Lossedat 1948 avec la Lorette



Il me reste de cette enfance le goût des choses tendres. J'aimais notre pré du ruisseau, tout en bas du village. J'aimais mon bois des Barthes où nous allions charger du bois avec notre attelage, la Jaccade et la Mignone, ou la Jolie. Ces vaches étaient d'une patience extraordinaire. Je crois que si je n'avais pas connu tout ça, déjà je ne serais pas celle que je suis , encore moins celle que j'ai été, mais est ce dommage ? Je serais une autre, ou personne, qu'importe, il ne s'agit pas de moi, ni d'être ou ne pas être. Simplement dire ici, témoigner, oui, c'est cela, témoigner que cette vie là, a existé. Que c'était ainsi. La vie pas toujours facile, c'est un fait, nous préparait très jeune à l'affronter. Nous n'échappions pas à notre condition, modestes nous étions, modestes nous resterions. Je n'ai jamais songé que les choses puissent être autrement, je n'en ai tiré aucun regret.

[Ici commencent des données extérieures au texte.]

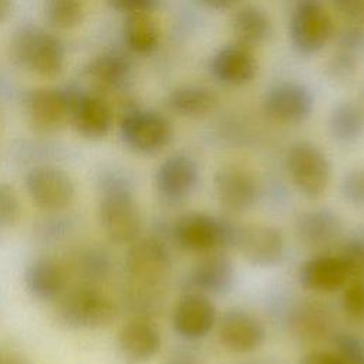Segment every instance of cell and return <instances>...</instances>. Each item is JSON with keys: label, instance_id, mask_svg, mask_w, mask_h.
Listing matches in <instances>:
<instances>
[{"label": "cell", "instance_id": "obj_37", "mask_svg": "<svg viewBox=\"0 0 364 364\" xmlns=\"http://www.w3.org/2000/svg\"><path fill=\"white\" fill-rule=\"evenodd\" d=\"M159 0H109V4L122 13L135 14V13H152Z\"/></svg>", "mask_w": 364, "mask_h": 364}, {"label": "cell", "instance_id": "obj_29", "mask_svg": "<svg viewBox=\"0 0 364 364\" xmlns=\"http://www.w3.org/2000/svg\"><path fill=\"white\" fill-rule=\"evenodd\" d=\"M364 46V34L351 28L346 31L340 40L337 51L331 55L327 64V73L331 78L343 81L353 77L357 70L361 48Z\"/></svg>", "mask_w": 364, "mask_h": 364}, {"label": "cell", "instance_id": "obj_27", "mask_svg": "<svg viewBox=\"0 0 364 364\" xmlns=\"http://www.w3.org/2000/svg\"><path fill=\"white\" fill-rule=\"evenodd\" d=\"M161 30L151 13L128 14L124 24V40L136 54H151L159 44Z\"/></svg>", "mask_w": 364, "mask_h": 364}, {"label": "cell", "instance_id": "obj_4", "mask_svg": "<svg viewBox=\"0 0 364 364\" xmlns=\"http://www.w3.org/2000/svg\"><path fill=\"white\" fill-rule=\"evenodd\" d=\"M11 55L40 77H55L64 67V47L53 34L40 28L21 30L11 43Z\"/></svg>", "mask_w": 364, "mask_h": 364}, {"label": "cell", "instance_id": "obj_19", "mask_svg": "<svg viewBox=\"0 0 364 364\" xmlns=\"http://www.w3.org/2000/svg\"><path fill=\"white\" fill-rule=\"evenodd\" d=\"M300 282L314 291H336L351 279L350 267L343 256H317L300 267Z\"/></svg>", "mask_w": 364, "mask_h": 364}, {"label": "cell", "instance_id": "obj_17", "mask_svg": "<svg viewBox=\"0 0 364 364\" xmlns=\"http://www.w3.org/2000/svg\"><path fill=\"white\" fill-rule=\"evenodd\" d=\"M74 97L55 90L41 88L28 100V117L33 127L41 132H55L71 119Z\"/></svg>", "mask_w": 364, "mask_h": 364}, {"label": "cell", "instance_id": "obj_33", "mask_svg": "<svg viewBox=\"0 0 364 364\" xmlns=\"http://www.w3.org/2000/svg\"><path fill=\"white\" fill-rule=\"evenodd\" d=\"M343 310L354 320L364 318V279H350L343 291Z\"/></svg>", "mask_w": 364, "mask_h": 364}, {"label": "cell", "instance_id": "obj_5", "mask_svg": "<svg viewBox=\"0 0 364 364\" xmlns=\"http://www.w3.org/2000/svg\"><path fill=\"white\" fill-rule=\"evenodd\" d=\"M286 168L293 185L307 198L321 196L331 179L327 155L309 141L294 142L286 154Z\"/></svg>", "mask_w": 364, "mask_h": 364}, {"label": "cell", "instance_id": "obj_36", "mask_svg": "<svg viewBox=\"0 0 364 364\" xmlns=\"http://www.w3.org/2000/svg\"><path fill=\"white\" fill-rule=\"evenodd\" d=\"M336 346V353L344 364H364V341L355 334H340Z\"/></svg>", "mask_w": 364, "mask_h": 364}, {"label": "cell", "instance_id": "obj_41", "mask_svg": "<svg viewBox=\"0 0 364 364\" xmlns=\"http://www.w3.org/2000/svg\"><path fill=\"white\" fill-rule=\"evenodd\" d=\"M196 1H199L205 7H209L213 10H223V9H229V7L235 6L240 0H196Z\"/></svg>", "mask_w": 364, "mask_h": 364}, {"label": "cell", "instance_id": "obj_34", "mask_svg": "<svg viewBox=\"0 0 364 364\" xmlns=\"http://www.w3.org/2000/svg\"><path fill=\"white\" fill-rule=\"evenodd\" d=\"M21 216V202L13 186L0 182V228L14 226Z\"/></svg>", "mask_w": 364, "mask_h": 364}, {"label": "cell", "instance_id": "obj_10", "mask_svg": "<svg viewBox=\"0 0 364 364\" xmlns=\"http://www.w3.org/2000/svg\"><path fill=\"white\" fill-rule=\"evenodd\" d=\"M314 108L311 91L301 82L283 81L274 84L263 98L264 114L284 125L304 122Z\"/></svg>", "mask_w": 364, "mask_h": 364}, {"label": "cell", "instance_id": "obj_26", "mask_svg": "<svg viewBox=\"0 0 364 364\" xmlns=\"http://www.w3.org/2000/svg\"><path fill=\"white\" fill-rule=\"evenodd\" d=\"M328 129L340 144H354L364 136V108L354 101H343L334 105Z\"/></svg>", "mask_w": 364, "mask_h": 364}, {"label": "cell", "instance_id": "obj_40", "mask_svg": "<svg viewBox=\"0 0 364 364\" xmlns=\"http://www.w3.org/2000/svg\"><path fill=\"white\" fill-rule=\"evenodd\" d=\"M0 364H28L18 353L0 347Z\"/></svg>", "mask_w": 364, "mask_h": 364}, {"label": "cell", "instance_id": "obj_12", "mask_svg": "<svg viewBox=\"0 0 364 364\" xmlns=\"http://www.w3.org/2000/svg\"><path fill=\"white\" fill-rule=\"evenodd\" d=\"M218 311L213 301L200 291L183 294L172 314L175 331L186 340H198L205 337L215 326Z\"/></svg>", "mask_w": 364, "mask_h": 364}, {"label": "cell", "instance_id": "obj_42", "mask_svg": "<svg viewBox=\"0 0 364 364\" xmlns=\"http://www.w3.org/2000/svg\"><path fill=\"white\" fill-rule=\"evenodd\" d=\"M10 11V0H0V21L7 17Z\"/></svg>", "mask_w": 364, "mask_h": 364}, {"label": "cell", "instance_id": "obj_3", "mask_svg": "<svg viewBox=\"0 0 364 364\" xmlns=\"http://www.w3.org/2000/svg\"><path fill=\"white\" fill-rule=\"evenodd\" d=\"M333 34V17L318 0H299L294 4L289 21V37L299 54H317Z\"/></svg>", "mask_w": 364, "mask_h": 364}, {"label": "cell", "instance_id": "obj_15", "mask_svg": "<svg viewBox=\"0 0 364 364\" xmlns=\"http://www.w3.org/2000/svg\"><path fill=\"white\" fill-rule=\"evenodd\" d=\"M199 181V168L186 154H173L165 158L155 172L158 193L171 202L189 196Z\"/></svg>", "mask_w": 364, "mask_h": 364}, {"label": "cell", "instance_id": "obj_7", "mask_svg": "<svg viewBox=\"0 0 364 364\" xmlns=\"http://www.w3.org/2000/svg\"><path fill=\"white\" fill-rule=\"evenodd\" d=\"M236 228L226 220L208 213H188L181 216L173 226V237L181 249L209 253L233 243Z\"/></svg>", "mask_w": 364, "mask_h": 364}, {"label": "cell", "instance_id": "obj_14", "mask_svg": "<svg viewBox=\"0 0 364 364\" xmlns=\"http://www.w3.org/2000/svg\"><path fill=\"white\" fill-rule=\"evenodd\" d=\"M212 75L222 84L240 87L249 84L257 73L253 47L233 41L220 47L210 58Z\"/></svg>", "mask_w": 364, "mask_h": 364}, {"label": "cell", "instance_id": "obj_28", "mask_svg": "<svg viewBox=\"0 0 364 364\" xmlns=\"http://www.w3.org/2000/svg\"><path fill=\"white\" fill-rule=\"evenodd\" d=\"M131 70L129 61L117 53H107L95 57L88 64L87 78L100 90H112L119 87Z\"/></svg>", "mask_w": 364, "mask_h": 364}, {"label": "cell", "instance_id": "obj_39", "mask_svg": "<svg viewBox=\"0 0 364 364\" xmlns=\"http://www.w3.org/2000/svg\"><path fill=\"white\" fill-rule=\"evenodd\" d=\"M300 364H344V361L336 351L317 350L306 354L301 358Z\"/></svg>", "mask_w": 364, "mask_h": 364}, {"label": "cell", "instance_id": "obj_1", "mask_svg": "<svg viewBox=\"0 0 364 364\" xmlns=\"http://www.w3.org/2000/svg\"><path fill=\"white\" fill-rule=\"evenodd\" d=\"M98 215L109 242L131 245L139 237L142 218L134 192L125 179L111 176L104 182Z\"/></svg>", "mask_w": 364, "mask_h": 364}, {"label": "cell", "instance_id": "obj_22", "mask_svg": "<svg viewBox=\"0 0 364 364\" xmlns=\"http://www.w3.org/2000/svg\"><path fill=\"white\" fill-rule=\"evenodd\" d=\"M235 267L232 260L216 252L200 257L191 272V282L200 293H226L232 289Z\"/></svg>", "mask_w": 364, "mask_h": 364}, {"label": "cell", "instance_id": "obj_8", "mask_svg": "<svg viewBox=\"0 0 364 364\" xmlns=\"http://www.w3.org/2000/svg\"><path fill=\"white\" fill-rule=\"evenodd\" d=\"M172 260L168 247L156 237H142L131 243L125 256L128 277L142 289H155L169 276Z\"/></svg>", "mask_w": 364, "mask_h": 364}, {"label": "cell", "instance_id": "obj_9", "mask_svg": "<svg viewBox=\"0 0 364 364\" xmlns=\"http://www.w3.org/2000/svg\"><path fill=\"white\" fill-rule=\"evenodd\" d=\"M24 185L33 205L44 212H63L75 196V185L70 175L50 165L33 168L26 175Z\"/></svg>", "mask_w": 364, "mask_h": 364}, {"label": "cell", "instance_id": "obj_20", "mask_svg": "<svg viewBox=\"0 0 364 364\" xmlns=\"http://www.w3.org/2000/svg\"><path fill=\"white\" fill-rule=\"evenodd\" d=\"M24 284L36 299L57 300L67 290L68 272L53 257H38L27 266Z\"/></svg>", "mask_w": 364, "mask_h": 364}, {"label": "cell", "instance_id": "obj_24", "mask_svg": "<svg viewBox=\"0 0 364 364\" xmlns=\"http://www.w3.org/2000/svg\"><path fill=\"white\" fill-rule=\"evenodd\" d=\"M166 105L179 117L199 118L215 109L218 105V95L205 85L183 84L169 92Z\"/></svg>", "mask_w": 364, "mask_h": 364}, {"label": "cell", "instance_id": "obj_13", "mask_svg": "<svg viewBox=\"0 0 364 364\" xmlns=\"http://www.w3.org/2000/svg\"><path fill=\"white\" fill-rule=\"evenodd\" d=\"M219 203L230 212H245L257 199V183L253 175L239 165H223L213 176Z\"/></svg>", "mask_w": 364, "mask_h": 364}, {"label": "cell", "instance_id": "obj_30", "mask_svg": "<svg viewBox=\"0 0 364 364\" xmlns=\"http://www.w3.org/2000/svg\"><path fill=\"white\" fill-rule=\"evenodd\" d=\"M331 314L320 303H307L299 307L293 317V327L297 336L306 340H317L331 328Z\"/></svg>", "mask_w": 364, "mask_h": 364}, {"label": "cell", "instance_id": "obj_21", "mask_svg": "<svg viewBox=\"0 0 364 364\" xmlns=\"http://www.w3.org/2000/svg\"><path fill=\"white\" fill-rule=\"evenodd\" d=\"M70 121L82 136L98 139L105 136L111 128L112 108L100 95L74 97Z\"/></svg>", "mask_w": 364, "mask_h": 364}, {"label": "cell", "instance_id": "obj_35", "mask_svg": "<svg viewBox=\"0 0 364 364\" xmlns=\"http://www.w3.org/2000/svg\"><path fill=\"white\" fill-rule=\"evenodd\" d=\"M341 195L354 206H364V165L350 169L341 181Z\"/></svg>", "mask_w": 364, "mask_h": 364}, {"label": "cell", "instance_id": "obj_31", "mask_svg": "<svg viewBox=\"0 0 364 364\" xmlns=\"http://www.w3.org/2000/svg\"><path fill=\"white\" fill-rule=\"evenodd\" d=\"M80 276L84 277V283L95 284L104 280L111 272V259L104 249L87 247L80 250L75 264Z\"/></svg>", "mask_w": 364, "mask_h": 364}, {"label": "cell", "instance_id": "obj_23", "mask_svg": "<svg viewBox=\"0 0 364 364\" xmlns=\"http://www.w3.org/2000/svg\"><path fill=\"white\" fill-rule=\"evenodd\" d=\"M343 232L340 216L331 209H313L303 212L296 220L299 239L309 246H324L334 242Z\"/></svg>", "mask_w": 364, "mask_h": 364}, {"label": "cell", "instance_id": "obj_2", "mask_svg": "<svg viewBox=\"0 0 364 364\" xmlns=\"http://www.w3.org/2000/svg\"><path fill=\"white\" fill-rule=\"evenodd\" d=\"M58 320L73 328H102L117 317L114 299L97 284L82 283L67 289L57 299L55 309Z\"/></svg>", "mask_w": 364, "mask_h": 364}, {"label": "cell", "instance_id": "obj_18", "mask_svg": "<svg viewBox=\"0 0 364 364\" xmlns=\"http://www.w3.org/2000/svg\"><path fill=\"white\" fill-rule=\"evenodd\" d=\"M162 346L161 331L146 317L129 318L118 333V347L131 363H145L155 357Z\"/></svg>", "mask_w": 364, "mask_h": 364}, {"label": "cell", "instance_id": "obj_6", "mask_svg": "<svg viewBox=\"0 0 364 364\" xmlns=\"http://www.w3.org/2000/svg\"><path fill=\"white\" fill-rule=\"evenodd\" d=\"M124 142L135 152L155 154L162 151L172 139L171 121L155 109H128L121 119Z\"/></svg>", "mask_w": 364, "mask_h": 364}, {"label": "cell", "instance_id": "obj_16", "mask_svg": "<svg viewBox=\"0 0 364 364\" xmlns=\"http://www.w3.org/2000/svg\"><path fill=\"white\" fill-rule=\"evenodd\" d=\"M266 338L260 320L242 309L226 310L219 321V340L233 353H250Z\"/></svg>", "mask_w": 364, "mask_h": 364}, {"label": "cell", "instance_id": "obj_38", "mask_svg": "<svg viewBox=\"0 0 364 364\" xmlns=\"http://www.w3.org/2000/svg\"><path fill=\"white\" fill-rule=\"evenodd\" d=\"M336 10L350 20L364 17V0H331Z\"/></svg>", "mask_w": 364, "mask_h": 364}, {"label": "cell", "instance_id": "obj_11", "mask_svg": "<svg viewBox=\"0 0 364 364\" xmlns=\"http://www.w3.org/2000/svg\"><path fill=\"white\" fill-rule=\"evenodd\" d=\"M233 245L246 260L257 266L279 263L286 250L282 232L264 223H249L236 228Z\"/></svg>", "mask_w": 364, "mask_h": 364}, {"label": "cell", "instance_id": "obj_43", "mask_svg": "<svg viewBox=\"0 0 364 364\" xmlns=\"http://www.w3.org/2000/svg\"><path fill=\"white\" fill-rule=\"evenodd\" d=\"M168 364H195L192 360H189L188 357H176L173 360H171Z\"/></svg>", "mask_w": 364, "mask_h": 364}, {"label": "cell", "instance_id": "obj_25", "mask_svg": "<svg viewBox=\"0 0 364 364\" xmlns=\"http://www.w3.org/2000/svg\"><path fill=\"white\" fill-rule=\"evenodd\" d=\"M230 26L236 41L249 47L262 44L272 33V20L269 14L255 4L239 7L232 16Z\"/></svg>", "mask_w": 364, "mask_h": 364}, {"label": "cell", "instance_id": "obj_32", "mask_svg": "<svg viewBox=\"0 0 364 364\" xmlns=\"http://www.w3.org/2000/svg\"><path fill=\"white\" fill-rule=\"evenodd\" d=\"M48 20L58 28L75 27L84 14V0H47Z\"/></svg>", "mask_w": 364, "mask_h": 364}]
</instances>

Aucune souffrance. j'ai eu une enfance dure peut être au sens physique du terme, mais heureuse, elle n'était pas si différente de celle de la plus part des enfants de cette époque non plus, où il fallait donner la main, participer aux travaux communs, avoir du courage, ne pas  se poser de questions existentielles, en avions nous seulement l'idée ? Nous n'étions pas centrés sur nous mêmes,  nous avancions tant bien que mal, mais nous avions à cœur de faire bien, d'être droit, de ne causer de tort à personne et  si des valeurs de partage me sont venues, c'est de là, de ces temps là, et pas d'ailleurs que je les tiens.

Un 24 mars ordinaire.

 Un grand merci à Fabie qui a beaucoup oeuvré pour l'ouverture de ce nouvel espace avant que le blog initial, toujours le même ne me fas...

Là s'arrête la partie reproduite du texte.